C'est donc l'embellissement du réel par l'imaginaire, fût-ce au prix de la vraisemblance, qui remporte les suffrages dans ce roman, et on peut estimer que le succès qu'il a lui-même remporté, lauréat du Man Booker Prize en 2002, en tête des listes de best-sellers en 2002-2003, vaut comme une confirmation enthousiaste de cette leçon par le lectorat. Même si Martel va particulièrement loin dans ce sens, son roman menant une véritable réflexion sur les pouvoirs du récit, sa réussite s'inscrit pourtant dans un courant de « surfiction » bien représenté dans la littérature anglophone contemporaine : à l'opposé de la littérature intimiste qui demeure dominante en France, notamment sous la forme de l'autofiction, et où se fait jour une difficulté déjà ancienne à réconcilier la recherche formelle et les impératifs de la narration ou le plaisir du récit, le roman nord-américain en particulier, loin de subir une « crise » de ce type, fait plutôt assaut d'intrigues littéralement foisonnantes dans de gros volumes à l'ambition totalisatrice (ici, par exemple, les 100 chapitres).

Des dieux et des animaux

 

Une telle profusion constitue bien la grande caractéristique de Pi, dont l'auteur s'est documenté de façon encyclopédique, par exemple sur les grands textes de trois religions, la zoologie et en particulier l'éthologie, les conditions de survie en mer ou les récits de rescapés... Mais ce sont avant tout les animaux et les dieux, indissociablement liés, dont frappe la générosité chatoyante ; la description du zoo au chapitre 4 et celle, au chapitre 15, de la maison canadienne où le narrateur vient écouter Pi, qualifiée de « temple » dont les ornements religieux sont énumérés, produisent la même impression d'une juxtaposition hétéroclite et syncrétique.
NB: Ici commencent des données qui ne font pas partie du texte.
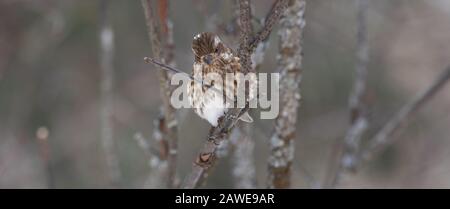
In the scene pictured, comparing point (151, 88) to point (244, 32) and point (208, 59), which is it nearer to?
point (208, 59)

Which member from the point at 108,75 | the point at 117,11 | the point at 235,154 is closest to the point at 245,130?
the point at 235,154

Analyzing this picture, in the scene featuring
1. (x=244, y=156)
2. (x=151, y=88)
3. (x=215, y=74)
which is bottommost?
(x=244, y=156)

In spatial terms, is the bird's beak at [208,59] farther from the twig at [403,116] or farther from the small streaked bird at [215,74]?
the twig at [403,116]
Le zoo, explicite « paradis sur terre », accueille véritablement toute la Création - toutes les couleurs, les origines géographiques, la diversité au sein de chaque espèce, rapprochées ici dans l'espace du zoo comme dans la phrase énumérative :

 

 

 « on my way out I might stop to the terraria to look at some shiny frogs glazed bright, bright green, or yellow and deep blue, or brown and pale green. Or it might be birds that caught my attention : pink flamingos or black swans or one-wattled cassowaries, or something smaller, silver diamond doves, Cape glossy starlings, peach-faced lovebirds, Nanday conures, orange-fronted parakeets. Not likely that the elephants, the seals, the big cats or the bears would be up and doing, but the baboons, the macaques, the mangabeys, the gibbons, the deer, the tapirs, the llamas, the giraffes, the mongooses were early risers » (p. 14-15).

 

 

Symétriquement, le décor de la seconde vie de Pi est un bric-à-brac où coexistent, juxtaposés, les signes de piétés normalement concurrentes :

 

 

 « on the table next to the sofa, a small framed picture of the Virgin Mary of Guadalupe, flowers tumbling from her open mantle. Next to it is a framed photo of the black-robed Kaaba, holiest sanctum of Islam, surrounded by a ten-thousandfold swirl of the faithful. On the television set is a brass statue of Shiva as Nataraja, the cosmic lord of the dance, who controls the motions of the universe and the flow of time » (p. 45).

 

 

 

Théologie et zoologie apparaissent plus généralement comme les grands axes thématiques du roman, qu'il est bien rare de rencontrer ainsi rapprochés, si l'on excepte bien entendu le récit de l'arche de Noé. Martel souligne cette association, la donnant comme responsable des reproches d'invraisemblance dont il feint d'être victime : « tous les éléments de mon roman sont rigoureusement réalistes ; l'effet d'"étrangeté" tient uniquement à leur juxtaposition » (propos rapportés par Stanley Péan dans un article pour Le Libraire). C'est bien cependant cette proximité qu'il met en avant dans ses déclarations, comme lors d'une interview réalisée par Marie-Hélène Poitras pour l'hébdomadaire culturel québécois Voir (11 septembre 2003) : provoquant quand il affirme « je défends la religion et les zoos », insistant sur sa découverte de l'Inde, décisive de ce point de vue, comme du pays où « un animal est un Dieu ».

 

La pratique « surfictionnelle », celle d'un roman pleinement romanesque, retrouvant une certaine tradition du romance passée par le filtre du novel, est un produit typique de la post-modernité, cette étape de la périodisation culturelle dont l'énumération des caractéristiques, à commencer par réflexivité et intertextualité, est devenue un lieu commun de la critique anglo-saxonne. Life of Pi illustre à l'évidence ces déjà vieilles lunes de la postmodernité, qui ont l'énorme avantage que, n'étant pas autre chose qu'une pratique de recyclage distanciée par l'ironie, elles sont précisément vouées à se recycler en permanence ; autrement dit, et d'une manière assez représentative des tendances contemporaines, adopter la posture qui consiste à ne pas être dupe des potentiels de la fiction suffit pour ouvrir le droit de les exploiter à volonté. Ainsi pour Martel et ses deux modèles, Noé et Robinson : il y renvoie, mais les réécrit avec une désinvolture certaine, au service d'une réflexion qui lui est propre, sur ce qu'on peut croire et ce qu'il faut croire.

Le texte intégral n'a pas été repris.